At his first opportunity, Vladimir yelled, “Bathroom!” and ran for cover.

In the piss house, the union had just installed automatic flushers from Germany and mirrors over the urinals. Taking advantage of this march of progress, Vladimir groomed himself: He pushed down his wild hair and tried to string the most wayward locks into loops behind his ears; he opened his mouth and examined his slick, ivory teeth; he pulled back his hairline and promised to himself to sacrifice a goat to the makers of the hair tonic minoxidil. He said to himself:
Of course, I’m not going to fall in love with a prostitute,
and headed out.

By this time the ABBA selection had settled on “Chiquitita,” which, drunk or not, is a terribly difficult song to dance to. Consequently, the ranks of dancers were decaying; the picniclike tables around the dance floor began filling up with the
prostitutki
and their men. But nowhere could Vladimir spot the Groundhog and his crew, not to mention his young whore. Feeling abandoned and with no place to invest his excitement, Vladimir went to refill
his bladder at the bar.
“Dobry den’,”
he told the tanned young bartender dressed in a tank top depicting an alligator playing with an American football.

“Hi, friend,” said the barkeep in near-perfect English, as if the waves of the Pacific were stroking the sands of Malibu outside. “What can I do for you?”

Vladimir enumerated a lengthy list of booze while the bartender carefully looked him over. “Tell me, where did you come from?” he finally asked.

Vladimir told him.

“I have been there,” the barkeep said and shrugged, obviously not impressed by the City on the Hudson. He moved on to another customer, a worker wearing nothing but a desperate grin and a cap of a striking blue color.

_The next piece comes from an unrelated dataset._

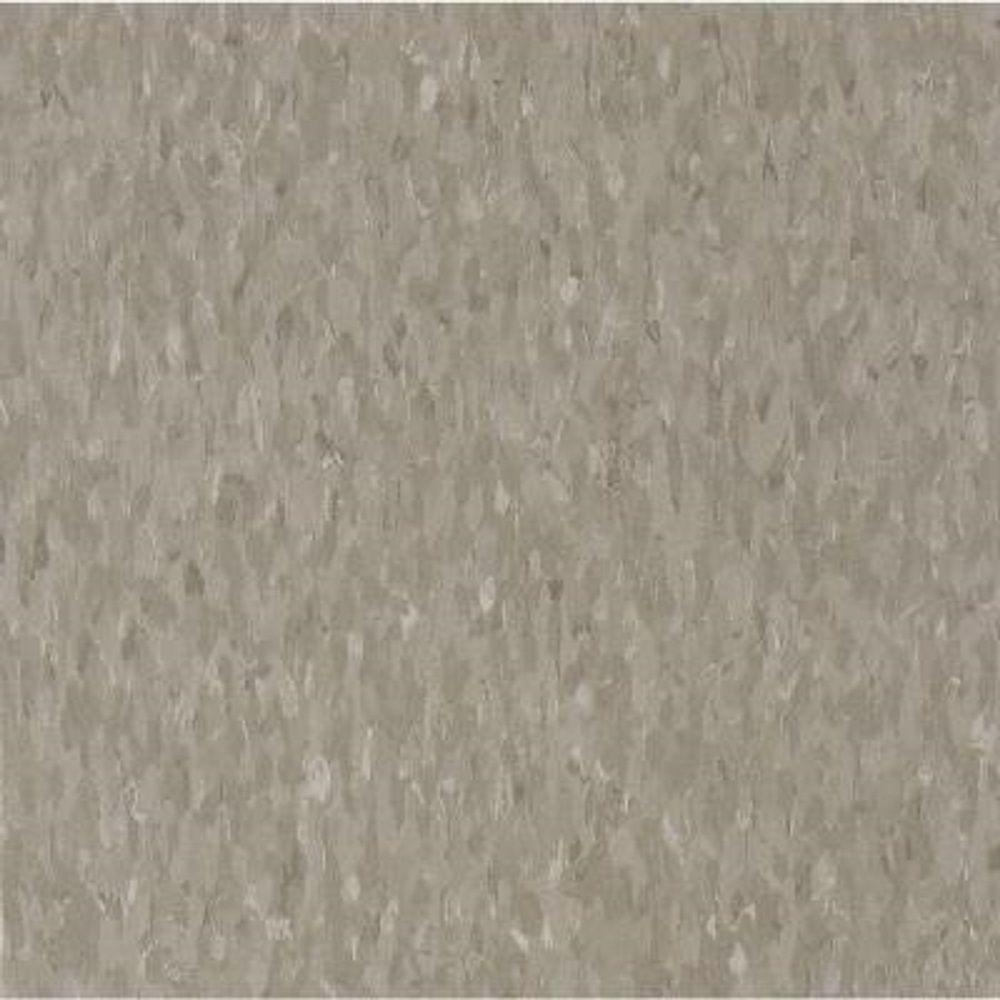 take home sample imperial texture vct tea garden green standard excelon commercial vinyl tile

When he returned with the beer portion of Vladimir’s request, Vladimir asked about his friends. “Went for a smoke outside,” said the globetrotting mixologist. He bent down to Vladimir’s level and now a most non-Californian scent could be detected from beneath his lanky arms. He said: “I have a note for you. But it’s not from me, you understand?” He said this in a tone grave enough to indicate that Vladimir’s response was necessary before the note was given.

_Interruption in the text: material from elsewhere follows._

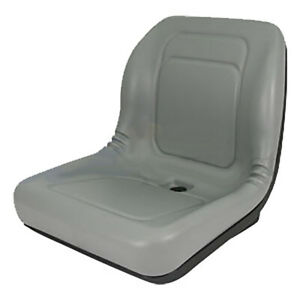 Lawn Garden Mower Seat Gray For Ariens Zero Turn Lawn Mower 51521700 04278000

“I understand,” Vladimir said with the same gravity, only inwardly he was excited, for he believed it to be a love note from his prostitute, and he was deeply interested in the kind of seductions she would deploy and in what form and language. He took the small, folded ribbon of purple paper from the barkeep, who immediately galloped off to the other end of the bar, and unfurled it. A carefully drawn gunsight stared back at Vladimir, and beneath in boxy letters the familiar bilingual legend:

AUSLANDER RAUS! FOREIGNER OUT!

It was signed collectively, “The Stolovan Skinheads.”

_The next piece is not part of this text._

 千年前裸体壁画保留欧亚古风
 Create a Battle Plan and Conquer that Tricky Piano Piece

Vladimir did not say, “Ah . . .” He was on his feet and walking toward the exit. The soft flesh of prostitutes, the pungency of their perfume and hair, was an obstacle course he negotiated with partial success, saying along the way, “pardon, pardon, pardon . . .” But he was thinking,
Skinheads? Where? Who? The workers? They have hair.
A pace or two from the door he finally saw them out of the corner of his eye—the black military jackets, the camouflage pants, ankle-high boots; the faces didn’t even register.